Consignes:
A. Recopiez fidèlement le passage du texte sur les piétons à Québec qui va de « Michaël Monnier Archives » jusqu'à « il y a plus. ».
B. D'après le texte sur les piétons à Québec, pour quelles raisons l'auteur apprécie-t-il la marche ?
C. Rédigez la suite du texte sur les piétons à Québec, en reprenant après sa dernière phrase.
═══ Extrait ═══
Un peu de considération pour les piétons

La priorité est donnée à la fluidité de la circulation au détriment des piétons, déplore l’auteur.
Michaël Monnier Archives Le Devoir La priorité est donnée à la fluidité de la circulation au détriment des piétons, déplore l’auteur.

J’ai 67 ans, j’habite, sans discontinuer, le centre-ville de Québec, Saint-Jean-Baptiste et Montcalm depuis 30 ans. Je n’ai jamais eu de voiture et je me déplace à pied ou en bus pour 99 % de mes activités, courses, rendez-vous, activités culturelles et sorties diverses. La marche, ça ne coûte rien, c’est bon pour la santé et le moral.

Je suis heureux d’avoir bien des commodités à distance de marche. J’aime aussi me promener et prendre des clichés de notre belle ville, pour le plaisir ! Mon plaisir se transforme souvent en mauvaise humeur et en sentiment d’être traité injustement. Les trottoirs ne sont pas toujours en bon état, le déneigement n’est pas toujours à la hauteur, la sécurité n’est pas toujours optimale. Mais il y a plus.

La discrimination systémique des piétons à Québec, et c’est là que se trouve le cœur de mon propos, a atteint un degré de raffinement inégalé ! On ne cesse de nous dire qu’on encourage la mobilité active, dont la marche, pour la santé, pour l’environnement. C’est faux. Nous avons régressé, les piétons ont la vie moins facile maintenant à Québec qu’auparavant.

Le responsable ? Le bien nommé gestionnaire artériel, qui fait monter… ma pression artérielle ! C’est un système qui contrôle à distance les feux de circulation : les intersections sont observées par caméra, supervisée par un savant ingénieur. Ce système a été mis en place par l’ancien maire Régis Labeaume, au prix de 9 millions de dollars en 2017, et continué par la présente administration Marchand.
═══ Matériel fourni ═══
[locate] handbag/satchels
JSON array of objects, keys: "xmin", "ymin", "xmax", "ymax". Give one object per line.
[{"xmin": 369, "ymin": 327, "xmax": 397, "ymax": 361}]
═══
Résultats de l'exercice:
A.
Michaël Monnier Archives Le Devoir La priorité est donnée à la fluidité de la circulation au détriment des piétons, déplore l’auteur.

J’ai 67 ans, j’habite, sans discontinuer, le centre-ville de Québec, Saint-Jean-Baptiste et Montcalm depuis 30 ans. Je n’ai jamais eu de voiture et je me déplace à pied ou en bus pour 99 % de mes activités, courses, rendez-vous, activités culturelles et sorties diverses. La marche, ça ne coûte rien, c’est bon pour la santé et le moral.

Je suis heureux d’avoir bien des commodités à distance de marche. J’aime aussi me promener et prendre des clichés de notre belle ville, pour le plaisir ! Mon plaisir se transforme souvent en mauvaise humeur et en sentiment d’être traité injustement. Les trottoirs ne sont pas toujours en bon état, le déneigement n’est pas toujours à la hauteur, la sécurité n’est pas toujours optimale. Mais il y a plus.

B. La marche ne lui coûte rien, et elle est bonne pour sa santé comme pour son moral.

C.
Ça ne semble pas méchant ? Détrompez-vous ! Ce système a pris le piéton comme ennemi, comme bouc émissaire ! La priorité est donnée à la fluidité de la circulation. Ça, ça veut dire priorité aux automobiles. Pour la fluidité des piétons, on repassera.

C’est même un scandale, et il est temps de le dénoncer. Vous êtes à Place Ste-Foy et vous voulez vous rendre à l’Université Laval. Vous êtes à l’intersection, vous actionnez le feu de piéton, vous attendez, attendez… Vous vérifiez : le bouton s’est éteint ! On fait passer toutes les voitures, on se sacre du piéton.

Vous pouvez recommencer, et le feu de piéton va encore vous faire niaiser ! Vous attendez de longues minutes et ça n’est jamais votre tour ! C’est ça, encourager la mobilité active ? Force est d’admettre que le résultat encourage plutôt les piétons à ne pas attendre le feu de piéton.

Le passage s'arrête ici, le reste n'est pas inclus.